Premises about the attribution logic used by Amazon
- Sales attribution is measured on a 7-day click-through attribution window. Meaning, if a user clicks on an ad, comes back up to 7 days later, and buys one of your products from your brand, Amazon will attribute the sale to that ad.
- Sales are attributed to the last ad the user clicked on.
Why is there a discrepancy between “All Sales” and “Sponsored Sales” for a given strategy
Two possible explanations
Sales attribution on different ASINs.
Based on our second premise, Sponsored Sales can be attributed to a Sponsored Product that has been clicked but not bought.
Example: A user clicked on the ASIN A1 which belongs to the S1 strategy, but eventually bought another product that is not included the S1 strategy.

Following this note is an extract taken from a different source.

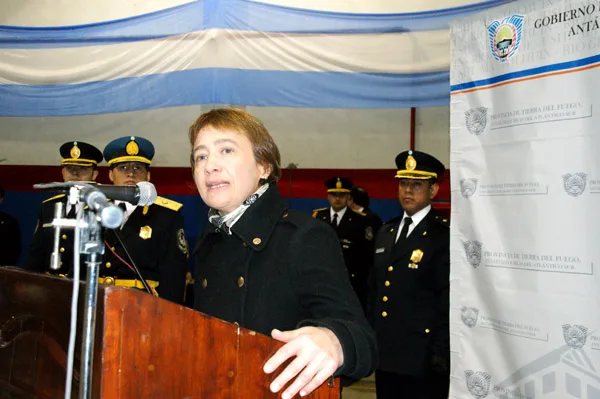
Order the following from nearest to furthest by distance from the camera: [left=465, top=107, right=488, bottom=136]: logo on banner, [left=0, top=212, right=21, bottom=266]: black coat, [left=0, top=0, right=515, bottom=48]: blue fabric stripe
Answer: [left=465, top=107, right=488, bottom=136]: logo on banner < [left=0, top=0, right=515, bottom=48]: blue fabric stripe < [left=0, top=212, right=21, bottom=266]: black coat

Different sales aggregation times.
“Sponsored Sales” are reported at click time and “All Sales” are reported at sale time. There can be up to a seven-day time lag between these two events.
Example: A product can be promoted on Monday, the ad has been clicked and the user bought it on Wednesday. This transaction will be reported as a Sponsored Sale occurring on Monday and as an All Sale occurring on Wednesday.
Amazon updates its attributions metrics every day. These stats may evolve in time and can show different results if they are checked during the last seven days.